▶ _Exercise goal_
Only the text should come through, so restate the listing exactly and drop its images.

▶ _Data shown_
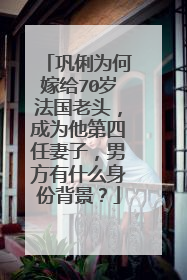 巩俐为何嫁给70岁法国老头，成为他第四任妻子，男方有什么身份背景？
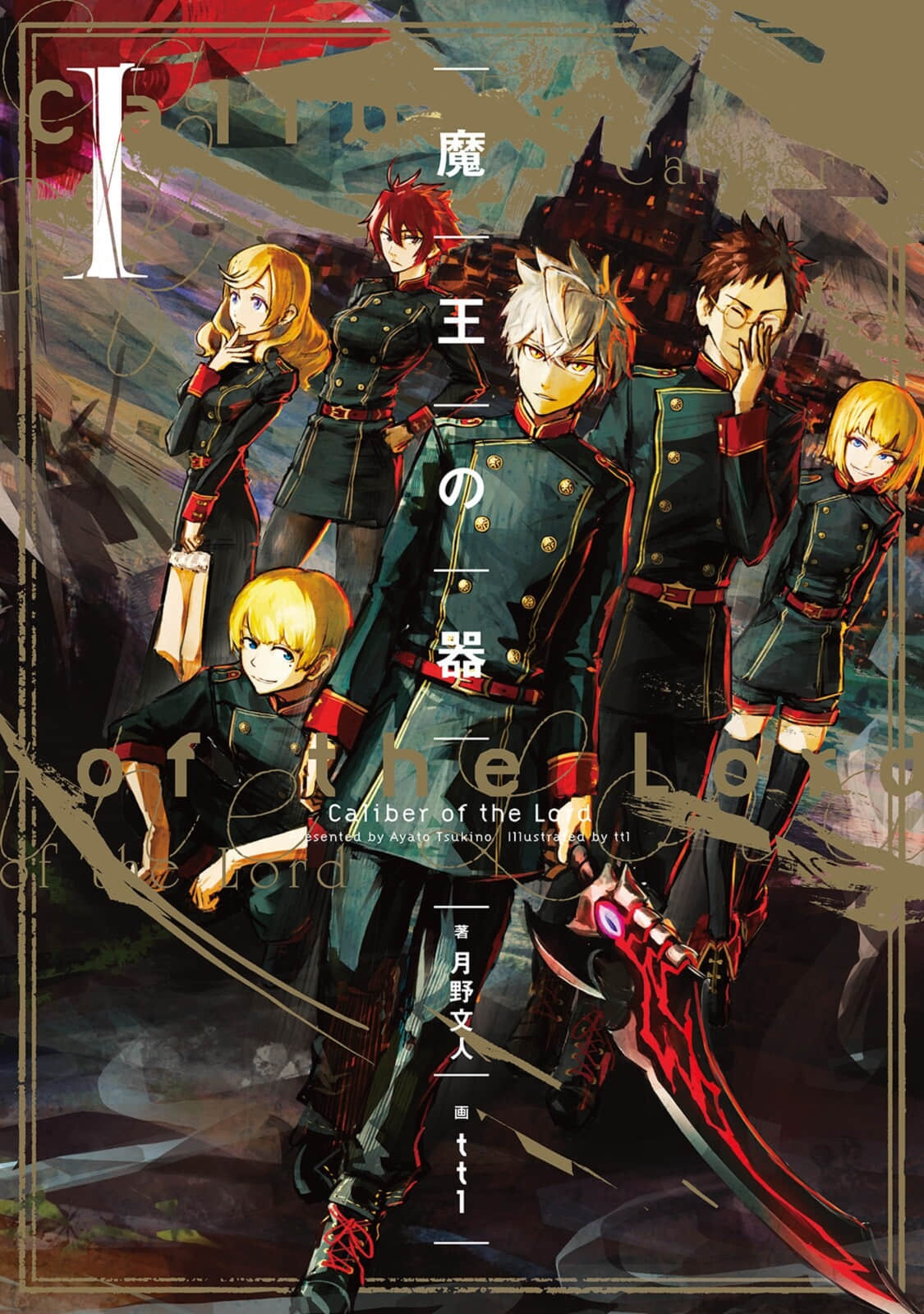 《魔王之器》封面
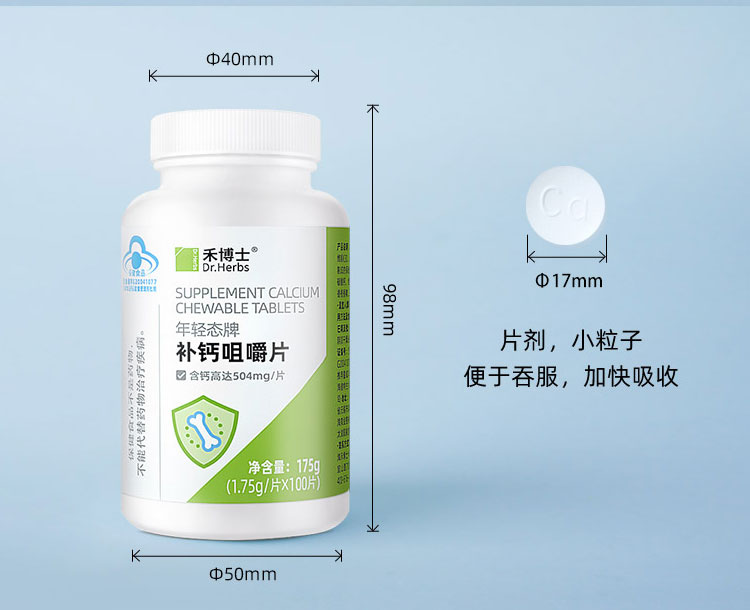 第2件1元禾博士高钙维生素d3年轻态牌补钙咀嚼片100粒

▶ _Answer space_
 巩俐为何嫁给70岁法国老头，成为他第四任妻子，男方有什么身份背景？
 《魔王之器》封面
 第2件1元禾博士高钙维生素d3年轻态牌补钙咀嚼片100粒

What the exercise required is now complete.